E. Interpretation of “Held Through…The Practice Group”
[42] The Respondents submit that the evidence is undisputed that the privileges are held by each midwife individually. As Dr. Abou–Seido averred, each individual midwife is provided with privileges based on her own application for appointment and the Hospital does not allocate privileges to any particular group of midwives like AMMA. Consequently, the Respondents argue that these privileges are not “held through” AMMA as contemplated by paragraph 5.22 and therefore they are not required to take all steps to withdraw them.
[43] I do not accept this argument.
[44] The issue is not whether the privileges are in fact held by AMMA as opposed to held by the Respondents (AMMA does not dispute this). Rather, the issue is what privileges the parties intended to be captured by reference to this phrase in this provision.
[45] In my view, to accept the Respondents’ interpretation would denude paragraph 5.22 of any effect. The factual matrix is that these privileges are not held by AMMA but are individually held by the midwife. If the Respondents’ position is accepted, there would never be any privileges subject to the requirement under the paragraph to withdraw.
[46] Each one of the Respondents, including Ms. Singh, obtained their privileges at the Hospital once they began working for AMMA. They did not have such privileges before. The offer of the contract was not made conditional on the Respondents obtaining such privileges in advance. The evidence also establishes that while each Respondent applied individually for the privileges, AMMA did not stand idly by but assisted, at least in the initial application, the Respondents in obtaining the privileges.

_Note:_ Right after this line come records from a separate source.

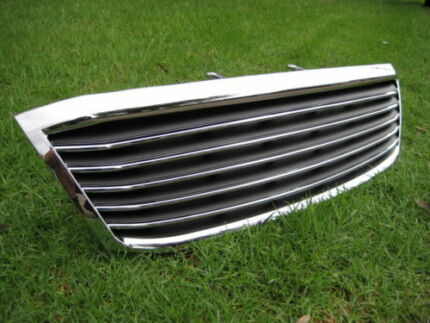 SR5 TOYOTA HILUX CHROME GRILL NEW-parts, lights, bar 2wd& 4wd bar Smithfield Parramatta Area Preview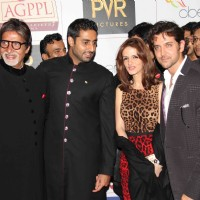 Abhishek, Amitabh, Hrithik and Suzanne Roshan at Premier Of Film Khelein Hum Jee Jaan Sey | Khelein Hum Jee Jaan Sey Event Photo Gallery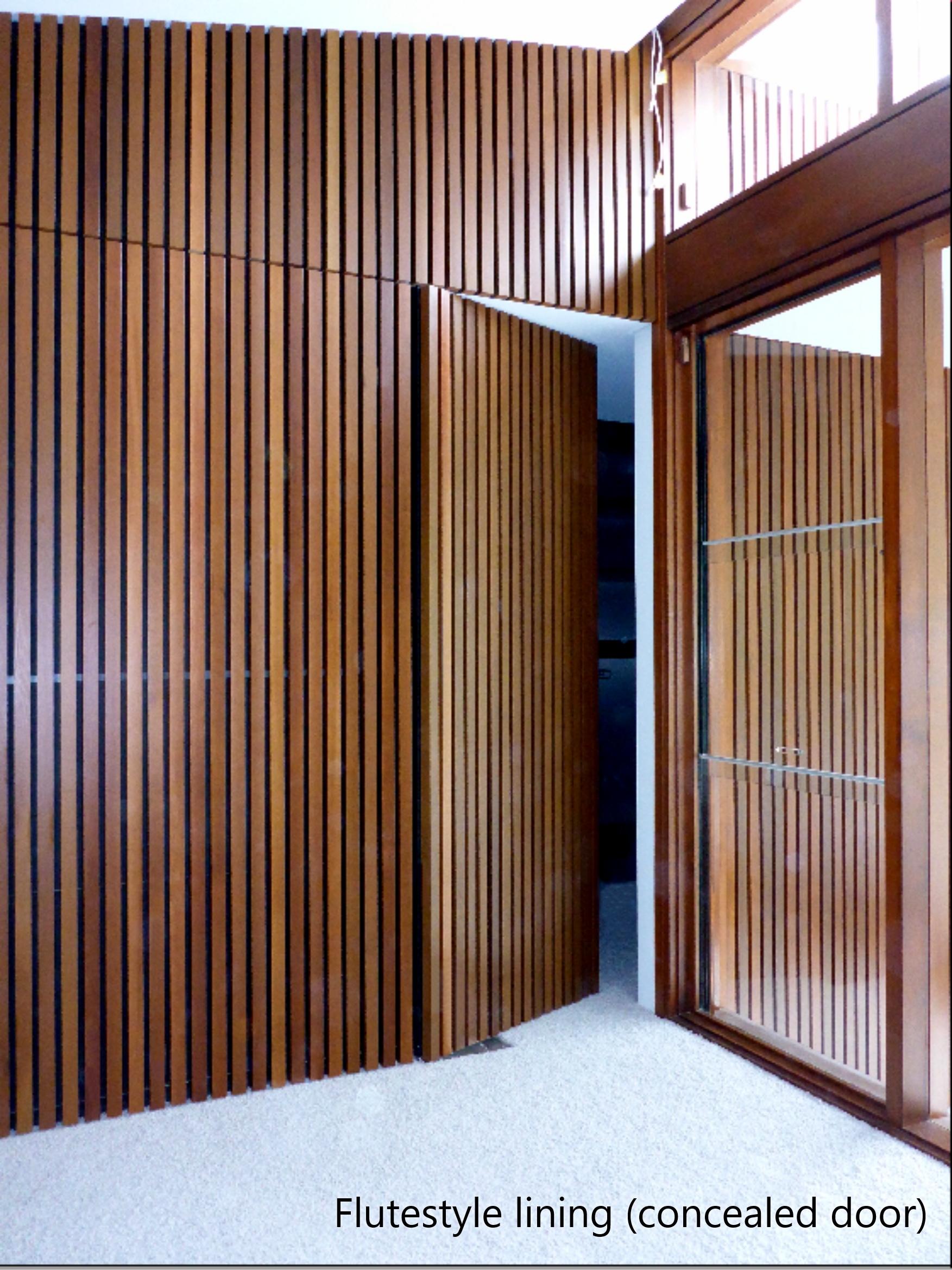 Flutestyle lining with hidden door
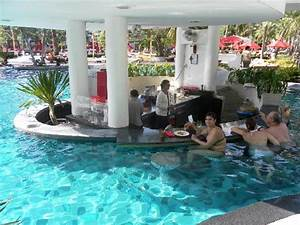 bar inside swimming poll bild von amari garden pattaya With katzennetz balkon mit amari garden pattaya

[47] Furthermore, the Agreement itself contemplates that AMMA would have involvement in obtaining the privileges for the midwife. The Agreement defines “hospital” to mean William Osler Health System, Brampton Civic Hospital where the Practice Group is working to obtain privileges and any other hospital at which the Practice Group obtains privileges.
[48] I agree with AMMA that if paragraph 5.22 were meant to exclude the type of privileges held by the Respondents, it would have specified privileges held “by” AMMA and not a term such as “through”. By the use of this phrase, the Agreement intended to capture the privileges held by the midwife obtained for the purpose of the midwifery work done for AMMA under the Agreement. It recognizes that the privileges are held by the individual midwife and not AMMA. It also recognizes that AMMA assisted the midwife in gaining such privileges by not only administratively facilitating the application process but also by providing the midwife with a position with AMMA, a TPA funded practice group. Without such a position, there would be no remunerative reason for a midwife to apply for privileges.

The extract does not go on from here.